Shining example for China's rust belt

Updated: 2016-05-20 08:21

By Ed Zhang(China Daily Europe)

  Comments() Print Mail Large Medium  Small

While Detroit is often considered the prototype of postindustrial cities, Pittsburgh points to an entirely different future

Revitalizing business in an area losing ground to outside competition is an important skill for government. But the importance is hardly reflected in existing textbooks about politics or economics. In China, officials learn on their own.

That is why it is so interesting to watch how different Chinese local governments are coping with the economy's slowdown. Giving money to enterprises to produce more of the same products, as it turns out, is the least intelligent policy.

So the stimulus package (mainly easy credit for state-owned enterprises) that the central government used to sustain the country's GDP growth after the 2008 financial crisis is now viewed by some economists as almost a dose of poison. It was described as the price of buying time for necessary reform. But it obviously failed because up to now not much reform that people have talked about has materialized.

Shining example for China's rust belt

In a large state system, what a lack of leadership in real changes may create is room for more local initiatives. But one complication is that, amid the economy's changing conditions, all the old games of development that local officials used to play with ease are no longer sustainable, such as using revenue from land auctions to finance local public projects. There are already many cities that have incurred heavy debts in their development attempts in the past few years.

But good lessons, positive as well as negative, do exist in the world.

There are cities that have remained in recession for two or three decades, while other cities have succeeded in upgrading themselves to a higher stage of development. It is only that those lessons are not very well documented in textbooks.

And wherever the lessons come from, whether China or the United States, they seem to bear out the same principles:

A local government can do a lot to help local business, by doing things that corporations cannot do single-handedly.

A local government can design an action plan to benefit local business by taking advantage of macroeconomic policies or preferences of the national government.

A local government can help local business leverage many resources of local society, economic and noneconomic. And the more noneconomic resources local business uses, the more competitive it is likely to become, especially in a time when the service sector is to be the leader of regional economic growth.

In any city with a sizable population and some economic and cultural tradition, there are many things that can be turned into incentives for business development.

When people talk about the old industrial cities in the United States, the first city many think of is Detroit, as if its lingering pain represents the norm for all cities that have passed their most glorious times of industrial progress.

- [Given entries]
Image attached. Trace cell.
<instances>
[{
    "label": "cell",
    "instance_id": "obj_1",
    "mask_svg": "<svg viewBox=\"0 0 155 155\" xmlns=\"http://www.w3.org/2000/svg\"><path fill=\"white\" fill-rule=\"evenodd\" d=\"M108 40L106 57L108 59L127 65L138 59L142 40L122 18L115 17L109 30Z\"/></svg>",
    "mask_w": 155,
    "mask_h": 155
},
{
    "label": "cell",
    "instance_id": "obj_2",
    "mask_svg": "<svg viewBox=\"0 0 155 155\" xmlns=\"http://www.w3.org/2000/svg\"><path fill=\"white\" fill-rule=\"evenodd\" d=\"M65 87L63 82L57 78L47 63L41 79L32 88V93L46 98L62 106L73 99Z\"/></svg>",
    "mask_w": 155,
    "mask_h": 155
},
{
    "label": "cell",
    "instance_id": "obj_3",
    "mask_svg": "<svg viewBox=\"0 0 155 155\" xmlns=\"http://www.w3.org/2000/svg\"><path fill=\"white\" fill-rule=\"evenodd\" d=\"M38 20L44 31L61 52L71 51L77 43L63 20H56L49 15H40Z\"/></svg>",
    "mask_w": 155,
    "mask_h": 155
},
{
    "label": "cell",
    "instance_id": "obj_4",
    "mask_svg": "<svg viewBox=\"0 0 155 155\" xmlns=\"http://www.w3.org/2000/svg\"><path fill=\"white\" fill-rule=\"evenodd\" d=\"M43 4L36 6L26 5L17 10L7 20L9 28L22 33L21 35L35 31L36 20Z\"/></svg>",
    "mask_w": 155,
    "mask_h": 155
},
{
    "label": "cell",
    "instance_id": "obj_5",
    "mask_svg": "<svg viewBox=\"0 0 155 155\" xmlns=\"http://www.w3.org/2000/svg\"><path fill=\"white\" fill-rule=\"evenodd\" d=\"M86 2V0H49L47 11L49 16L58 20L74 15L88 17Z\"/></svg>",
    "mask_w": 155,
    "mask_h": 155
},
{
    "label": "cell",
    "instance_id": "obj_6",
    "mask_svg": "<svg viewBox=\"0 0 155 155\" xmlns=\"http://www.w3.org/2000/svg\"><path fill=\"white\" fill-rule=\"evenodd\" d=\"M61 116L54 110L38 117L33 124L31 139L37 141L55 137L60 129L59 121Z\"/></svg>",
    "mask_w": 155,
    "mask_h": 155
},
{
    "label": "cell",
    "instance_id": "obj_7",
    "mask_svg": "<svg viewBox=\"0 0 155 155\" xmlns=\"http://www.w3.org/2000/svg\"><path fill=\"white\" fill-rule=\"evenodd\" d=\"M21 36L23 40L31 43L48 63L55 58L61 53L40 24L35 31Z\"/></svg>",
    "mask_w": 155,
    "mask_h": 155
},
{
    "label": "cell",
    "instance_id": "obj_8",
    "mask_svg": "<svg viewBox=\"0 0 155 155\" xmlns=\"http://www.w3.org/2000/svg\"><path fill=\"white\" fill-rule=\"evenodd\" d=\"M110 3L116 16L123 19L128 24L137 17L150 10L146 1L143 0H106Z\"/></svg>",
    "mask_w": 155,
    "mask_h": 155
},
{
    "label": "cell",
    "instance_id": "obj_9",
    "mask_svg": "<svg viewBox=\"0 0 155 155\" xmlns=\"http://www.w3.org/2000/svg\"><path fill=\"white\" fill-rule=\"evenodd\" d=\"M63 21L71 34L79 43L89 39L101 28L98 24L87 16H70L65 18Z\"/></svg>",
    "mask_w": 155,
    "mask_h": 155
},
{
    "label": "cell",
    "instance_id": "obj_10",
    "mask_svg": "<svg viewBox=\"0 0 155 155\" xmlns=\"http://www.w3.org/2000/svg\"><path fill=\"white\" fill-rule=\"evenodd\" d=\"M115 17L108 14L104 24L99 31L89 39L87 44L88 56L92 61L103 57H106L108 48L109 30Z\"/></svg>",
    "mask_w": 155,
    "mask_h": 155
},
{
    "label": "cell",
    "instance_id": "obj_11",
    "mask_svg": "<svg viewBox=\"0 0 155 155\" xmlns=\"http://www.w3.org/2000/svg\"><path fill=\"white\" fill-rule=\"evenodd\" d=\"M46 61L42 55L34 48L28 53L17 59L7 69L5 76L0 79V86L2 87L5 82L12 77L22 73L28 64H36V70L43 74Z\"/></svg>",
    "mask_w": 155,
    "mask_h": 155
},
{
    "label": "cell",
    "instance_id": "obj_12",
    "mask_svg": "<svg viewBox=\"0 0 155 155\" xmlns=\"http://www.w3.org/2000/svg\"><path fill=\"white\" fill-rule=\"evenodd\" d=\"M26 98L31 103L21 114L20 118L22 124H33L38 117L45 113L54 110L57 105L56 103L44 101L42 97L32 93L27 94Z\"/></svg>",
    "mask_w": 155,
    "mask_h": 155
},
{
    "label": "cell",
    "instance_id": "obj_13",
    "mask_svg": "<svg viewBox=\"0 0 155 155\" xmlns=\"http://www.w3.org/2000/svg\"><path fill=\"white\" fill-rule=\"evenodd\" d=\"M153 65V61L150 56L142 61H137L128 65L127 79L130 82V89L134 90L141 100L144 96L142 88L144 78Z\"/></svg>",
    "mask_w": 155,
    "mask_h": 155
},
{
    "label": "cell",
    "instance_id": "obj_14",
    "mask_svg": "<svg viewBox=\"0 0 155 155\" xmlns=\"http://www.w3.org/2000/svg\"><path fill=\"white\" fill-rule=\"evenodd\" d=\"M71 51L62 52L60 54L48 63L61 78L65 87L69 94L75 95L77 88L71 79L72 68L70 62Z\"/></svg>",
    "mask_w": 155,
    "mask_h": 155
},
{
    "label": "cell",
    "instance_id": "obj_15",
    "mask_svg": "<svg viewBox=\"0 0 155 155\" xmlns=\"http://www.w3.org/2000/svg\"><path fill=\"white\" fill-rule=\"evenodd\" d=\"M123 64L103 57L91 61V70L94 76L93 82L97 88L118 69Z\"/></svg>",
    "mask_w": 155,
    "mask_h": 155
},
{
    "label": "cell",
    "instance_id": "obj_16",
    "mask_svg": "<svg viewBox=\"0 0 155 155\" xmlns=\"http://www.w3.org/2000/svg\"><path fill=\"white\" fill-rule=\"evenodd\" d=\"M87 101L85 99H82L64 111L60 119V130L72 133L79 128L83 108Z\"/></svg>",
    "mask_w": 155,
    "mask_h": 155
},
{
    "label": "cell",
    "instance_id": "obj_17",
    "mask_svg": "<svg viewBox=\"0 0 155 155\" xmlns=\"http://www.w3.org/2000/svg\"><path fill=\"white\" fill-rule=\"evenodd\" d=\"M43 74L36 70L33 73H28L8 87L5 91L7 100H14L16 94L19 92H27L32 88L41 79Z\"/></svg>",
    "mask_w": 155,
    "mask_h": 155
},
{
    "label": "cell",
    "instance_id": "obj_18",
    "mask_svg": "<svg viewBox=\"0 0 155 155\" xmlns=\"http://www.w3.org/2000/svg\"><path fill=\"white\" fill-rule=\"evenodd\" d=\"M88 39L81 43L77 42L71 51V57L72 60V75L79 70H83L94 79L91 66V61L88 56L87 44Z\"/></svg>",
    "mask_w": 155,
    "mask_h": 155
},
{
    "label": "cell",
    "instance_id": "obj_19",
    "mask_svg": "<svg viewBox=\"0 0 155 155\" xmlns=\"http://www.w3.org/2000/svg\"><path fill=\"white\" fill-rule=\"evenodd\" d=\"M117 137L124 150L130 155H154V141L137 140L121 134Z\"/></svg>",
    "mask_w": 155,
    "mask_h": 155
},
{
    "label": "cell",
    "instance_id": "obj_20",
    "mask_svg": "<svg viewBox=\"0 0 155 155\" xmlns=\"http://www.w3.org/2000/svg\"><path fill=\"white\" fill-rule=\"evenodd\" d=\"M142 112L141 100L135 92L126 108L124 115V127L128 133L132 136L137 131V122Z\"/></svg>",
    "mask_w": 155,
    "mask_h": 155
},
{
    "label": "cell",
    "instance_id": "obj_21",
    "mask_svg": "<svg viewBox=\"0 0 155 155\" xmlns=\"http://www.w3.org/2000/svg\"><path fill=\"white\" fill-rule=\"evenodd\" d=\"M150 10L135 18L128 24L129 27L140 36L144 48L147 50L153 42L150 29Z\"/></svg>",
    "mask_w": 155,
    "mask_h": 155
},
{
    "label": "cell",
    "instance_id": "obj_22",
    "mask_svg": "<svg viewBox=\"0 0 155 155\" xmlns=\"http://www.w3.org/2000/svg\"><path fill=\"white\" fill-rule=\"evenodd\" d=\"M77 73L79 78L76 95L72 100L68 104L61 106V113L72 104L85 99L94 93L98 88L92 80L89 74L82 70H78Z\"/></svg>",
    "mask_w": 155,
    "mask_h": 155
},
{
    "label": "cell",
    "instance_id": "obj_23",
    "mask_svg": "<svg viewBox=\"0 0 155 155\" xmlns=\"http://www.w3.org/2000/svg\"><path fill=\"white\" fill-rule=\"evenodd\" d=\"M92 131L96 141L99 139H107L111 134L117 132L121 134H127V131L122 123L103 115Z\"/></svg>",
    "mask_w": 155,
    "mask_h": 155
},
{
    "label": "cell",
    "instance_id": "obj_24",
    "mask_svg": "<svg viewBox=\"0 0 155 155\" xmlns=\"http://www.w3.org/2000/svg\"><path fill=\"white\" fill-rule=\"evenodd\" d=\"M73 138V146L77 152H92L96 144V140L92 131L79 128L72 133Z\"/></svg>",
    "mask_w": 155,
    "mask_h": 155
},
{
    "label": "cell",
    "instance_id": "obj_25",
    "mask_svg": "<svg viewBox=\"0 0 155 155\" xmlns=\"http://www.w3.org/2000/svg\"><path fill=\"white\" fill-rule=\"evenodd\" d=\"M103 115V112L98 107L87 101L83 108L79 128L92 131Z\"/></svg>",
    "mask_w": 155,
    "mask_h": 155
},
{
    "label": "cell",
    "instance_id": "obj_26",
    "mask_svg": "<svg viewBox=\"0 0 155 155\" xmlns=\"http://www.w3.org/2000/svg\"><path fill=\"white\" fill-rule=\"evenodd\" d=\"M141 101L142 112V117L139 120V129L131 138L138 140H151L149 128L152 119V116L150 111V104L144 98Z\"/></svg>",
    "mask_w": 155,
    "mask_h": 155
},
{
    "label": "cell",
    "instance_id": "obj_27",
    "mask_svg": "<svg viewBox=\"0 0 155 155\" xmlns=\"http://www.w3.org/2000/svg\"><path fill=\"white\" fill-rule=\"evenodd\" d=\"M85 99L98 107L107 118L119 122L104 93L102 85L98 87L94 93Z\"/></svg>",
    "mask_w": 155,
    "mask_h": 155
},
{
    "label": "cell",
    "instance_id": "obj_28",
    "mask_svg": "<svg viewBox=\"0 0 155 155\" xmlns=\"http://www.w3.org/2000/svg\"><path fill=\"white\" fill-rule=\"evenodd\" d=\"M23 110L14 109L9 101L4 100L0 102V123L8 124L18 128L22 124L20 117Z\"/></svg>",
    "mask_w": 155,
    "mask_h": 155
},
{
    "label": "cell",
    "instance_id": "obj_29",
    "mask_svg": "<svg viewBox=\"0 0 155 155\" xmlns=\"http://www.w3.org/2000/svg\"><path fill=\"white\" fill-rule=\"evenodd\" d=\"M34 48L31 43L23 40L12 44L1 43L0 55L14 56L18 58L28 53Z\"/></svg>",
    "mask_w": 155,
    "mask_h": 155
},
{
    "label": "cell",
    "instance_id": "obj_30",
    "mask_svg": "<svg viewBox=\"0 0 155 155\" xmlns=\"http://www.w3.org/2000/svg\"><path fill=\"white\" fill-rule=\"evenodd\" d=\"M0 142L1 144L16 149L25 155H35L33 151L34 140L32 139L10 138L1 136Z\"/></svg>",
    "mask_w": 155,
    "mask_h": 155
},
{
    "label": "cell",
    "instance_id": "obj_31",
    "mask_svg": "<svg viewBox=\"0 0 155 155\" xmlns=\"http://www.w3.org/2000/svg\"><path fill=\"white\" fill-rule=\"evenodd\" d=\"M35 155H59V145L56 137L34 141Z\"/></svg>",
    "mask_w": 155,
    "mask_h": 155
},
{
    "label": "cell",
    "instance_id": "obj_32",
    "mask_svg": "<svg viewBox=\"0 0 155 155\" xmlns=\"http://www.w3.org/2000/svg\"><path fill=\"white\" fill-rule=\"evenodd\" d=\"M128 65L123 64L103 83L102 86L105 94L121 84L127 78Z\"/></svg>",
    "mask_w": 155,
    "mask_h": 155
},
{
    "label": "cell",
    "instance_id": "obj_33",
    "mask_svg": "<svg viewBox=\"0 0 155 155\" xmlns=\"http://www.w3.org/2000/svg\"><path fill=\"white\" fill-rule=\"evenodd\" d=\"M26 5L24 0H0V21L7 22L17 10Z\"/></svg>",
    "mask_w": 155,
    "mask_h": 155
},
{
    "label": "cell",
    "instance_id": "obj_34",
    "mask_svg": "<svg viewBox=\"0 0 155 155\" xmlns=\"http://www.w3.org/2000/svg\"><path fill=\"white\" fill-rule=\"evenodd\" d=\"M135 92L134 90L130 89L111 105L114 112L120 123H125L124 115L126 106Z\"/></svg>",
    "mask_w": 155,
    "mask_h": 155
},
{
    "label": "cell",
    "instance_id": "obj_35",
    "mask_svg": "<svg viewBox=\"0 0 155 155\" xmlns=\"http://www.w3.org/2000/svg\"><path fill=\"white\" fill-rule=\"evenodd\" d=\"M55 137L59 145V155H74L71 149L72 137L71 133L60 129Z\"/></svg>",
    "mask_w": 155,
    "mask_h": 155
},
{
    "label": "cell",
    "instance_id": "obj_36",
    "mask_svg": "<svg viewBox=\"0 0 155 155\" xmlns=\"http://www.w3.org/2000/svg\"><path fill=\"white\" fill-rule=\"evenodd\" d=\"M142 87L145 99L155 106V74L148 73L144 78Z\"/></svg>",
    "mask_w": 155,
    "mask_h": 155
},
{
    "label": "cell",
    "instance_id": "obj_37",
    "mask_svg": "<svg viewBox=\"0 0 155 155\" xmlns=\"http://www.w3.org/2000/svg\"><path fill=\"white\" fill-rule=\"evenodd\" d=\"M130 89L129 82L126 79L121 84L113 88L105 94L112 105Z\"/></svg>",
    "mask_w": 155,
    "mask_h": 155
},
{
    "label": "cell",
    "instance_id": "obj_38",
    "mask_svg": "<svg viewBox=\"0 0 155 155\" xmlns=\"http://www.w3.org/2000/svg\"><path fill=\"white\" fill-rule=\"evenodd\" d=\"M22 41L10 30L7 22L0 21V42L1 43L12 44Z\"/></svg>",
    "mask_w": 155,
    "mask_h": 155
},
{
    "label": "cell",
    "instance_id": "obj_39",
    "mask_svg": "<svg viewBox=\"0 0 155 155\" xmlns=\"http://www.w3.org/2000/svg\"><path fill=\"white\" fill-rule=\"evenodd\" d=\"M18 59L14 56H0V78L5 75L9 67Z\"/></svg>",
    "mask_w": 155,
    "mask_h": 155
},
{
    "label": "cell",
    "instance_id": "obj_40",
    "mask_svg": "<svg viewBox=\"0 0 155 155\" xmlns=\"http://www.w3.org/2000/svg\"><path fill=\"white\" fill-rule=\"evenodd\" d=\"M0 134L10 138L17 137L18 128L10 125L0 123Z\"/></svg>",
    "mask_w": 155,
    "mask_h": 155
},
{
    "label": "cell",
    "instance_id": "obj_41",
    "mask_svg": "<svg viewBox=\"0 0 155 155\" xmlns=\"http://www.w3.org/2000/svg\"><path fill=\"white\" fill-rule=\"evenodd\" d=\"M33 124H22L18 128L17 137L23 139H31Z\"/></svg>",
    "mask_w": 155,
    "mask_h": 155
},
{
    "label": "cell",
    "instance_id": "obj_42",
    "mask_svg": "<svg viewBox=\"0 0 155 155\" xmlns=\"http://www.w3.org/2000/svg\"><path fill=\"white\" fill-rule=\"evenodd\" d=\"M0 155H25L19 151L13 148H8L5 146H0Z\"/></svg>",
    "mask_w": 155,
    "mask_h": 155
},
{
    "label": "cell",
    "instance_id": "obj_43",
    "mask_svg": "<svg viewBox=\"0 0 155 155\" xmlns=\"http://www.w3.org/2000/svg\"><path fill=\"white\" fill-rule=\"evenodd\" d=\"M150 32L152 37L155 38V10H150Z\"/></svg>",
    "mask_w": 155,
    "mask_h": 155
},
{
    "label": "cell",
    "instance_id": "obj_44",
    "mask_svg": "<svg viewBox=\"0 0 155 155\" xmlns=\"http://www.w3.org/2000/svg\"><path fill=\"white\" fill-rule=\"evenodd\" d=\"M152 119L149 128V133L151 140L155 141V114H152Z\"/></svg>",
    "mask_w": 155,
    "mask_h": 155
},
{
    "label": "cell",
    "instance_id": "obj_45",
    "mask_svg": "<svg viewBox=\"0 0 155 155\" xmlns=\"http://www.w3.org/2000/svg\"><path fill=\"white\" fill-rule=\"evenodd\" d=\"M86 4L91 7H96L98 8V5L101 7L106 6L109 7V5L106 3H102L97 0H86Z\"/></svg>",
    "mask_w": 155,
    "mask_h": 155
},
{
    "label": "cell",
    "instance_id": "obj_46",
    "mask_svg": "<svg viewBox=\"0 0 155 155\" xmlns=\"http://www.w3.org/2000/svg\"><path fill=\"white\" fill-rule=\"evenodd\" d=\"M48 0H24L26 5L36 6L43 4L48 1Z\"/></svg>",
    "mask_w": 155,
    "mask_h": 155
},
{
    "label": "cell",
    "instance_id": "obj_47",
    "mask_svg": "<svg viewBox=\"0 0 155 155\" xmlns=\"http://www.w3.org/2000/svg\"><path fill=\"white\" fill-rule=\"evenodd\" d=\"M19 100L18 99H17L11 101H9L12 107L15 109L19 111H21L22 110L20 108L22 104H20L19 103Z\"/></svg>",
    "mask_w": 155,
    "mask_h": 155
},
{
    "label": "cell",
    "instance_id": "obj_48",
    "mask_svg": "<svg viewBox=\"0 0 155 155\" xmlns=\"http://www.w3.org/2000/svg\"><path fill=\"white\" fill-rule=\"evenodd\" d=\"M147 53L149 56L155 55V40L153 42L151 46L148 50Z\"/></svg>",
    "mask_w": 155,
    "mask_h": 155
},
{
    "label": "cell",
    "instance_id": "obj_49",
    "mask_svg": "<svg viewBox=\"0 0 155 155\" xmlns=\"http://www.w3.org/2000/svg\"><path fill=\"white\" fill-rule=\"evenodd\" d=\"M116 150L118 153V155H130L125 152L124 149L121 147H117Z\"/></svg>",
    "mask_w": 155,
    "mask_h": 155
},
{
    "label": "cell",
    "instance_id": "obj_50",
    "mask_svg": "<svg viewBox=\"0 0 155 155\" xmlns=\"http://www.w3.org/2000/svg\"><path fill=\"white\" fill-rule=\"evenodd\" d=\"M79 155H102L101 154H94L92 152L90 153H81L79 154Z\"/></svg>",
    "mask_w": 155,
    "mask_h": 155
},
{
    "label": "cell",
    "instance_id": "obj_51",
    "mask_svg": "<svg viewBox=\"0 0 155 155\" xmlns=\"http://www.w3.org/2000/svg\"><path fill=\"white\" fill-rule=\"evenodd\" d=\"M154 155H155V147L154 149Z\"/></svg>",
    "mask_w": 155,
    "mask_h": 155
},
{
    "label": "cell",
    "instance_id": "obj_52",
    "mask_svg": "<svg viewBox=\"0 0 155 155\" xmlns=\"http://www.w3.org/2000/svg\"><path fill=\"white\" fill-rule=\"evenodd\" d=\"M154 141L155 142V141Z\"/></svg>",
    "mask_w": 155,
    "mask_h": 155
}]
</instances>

- [Check your understanding]
1. According to the article on China's rust belt, what is the least intelligent policy for coping with the slowdown?
2. Carry the article on China's rust belt further from the point where it ends.
The records have nothing to do with the article on China's rust belt.

- [Answers to the exercises]
1. Giving money to enterprises to produce more of the same products.

2.
But Pittsburgh, according to Rich Lesser, president and CEO of Boston Consulting Group, himself from the city, can be seen as a case in contrast.

Pittsburgh managed in roughly four decades to rebuild itself from a center of a declining and polluting steel industry into a city known for medical services, sports, art and culture, and a good retirement environment, with a still strong business base. The Pittsburgh experience should be carefully studied by local officials in some of the old industrial towns in northern and particularly northeastern China if they really want to take responsibility for renewing their cities without simply waiting for the central government's bailout money.

Like their American counterparts in the 1970s, those Chinese cities are plagued by outdated and excess capacity in mining and big smoke-stack operations, and face increasing competition from outside.

There was a time, as Lesser recalled, when people in Pittsburgh were saddened by seeing factories close down, jobs decrease and population shrink because many young people moved to other places.

The shutdown of Pittsburgh's steel mills came at the time when the expression "rust belt" was coined - just as the expression is now being recycled by the Chinese media to describe the country's northeastern cluster of old industrial cities.

However, Pittsburgh reacted more quickly in adapting to the change and rebuilding its new economic niche. As the market economy rewarded people for their entrepreneurship, the local government did play a role in providing a business-friendly urban environment, Lesser said.

It tried hard to retain corporate headquarters in the city.

It leveraged the local education system, most importantly two well-known universities, to attract young people to the city and to generate new services.

It helped sustain high quality in the city's medical services.

It helped retain the city's attractiveness through art and cultural and sports activities.

These are all conceivable for cities like Harbin in Heilongjiang province, Shenyang and Dalian in Liaoning province, and Baoding in Hebei province.

And as for all Chinese cities in a business slump, one more key point should be added. That is using a well-disciplined police force to protect, rather than to exploit, local private businesses.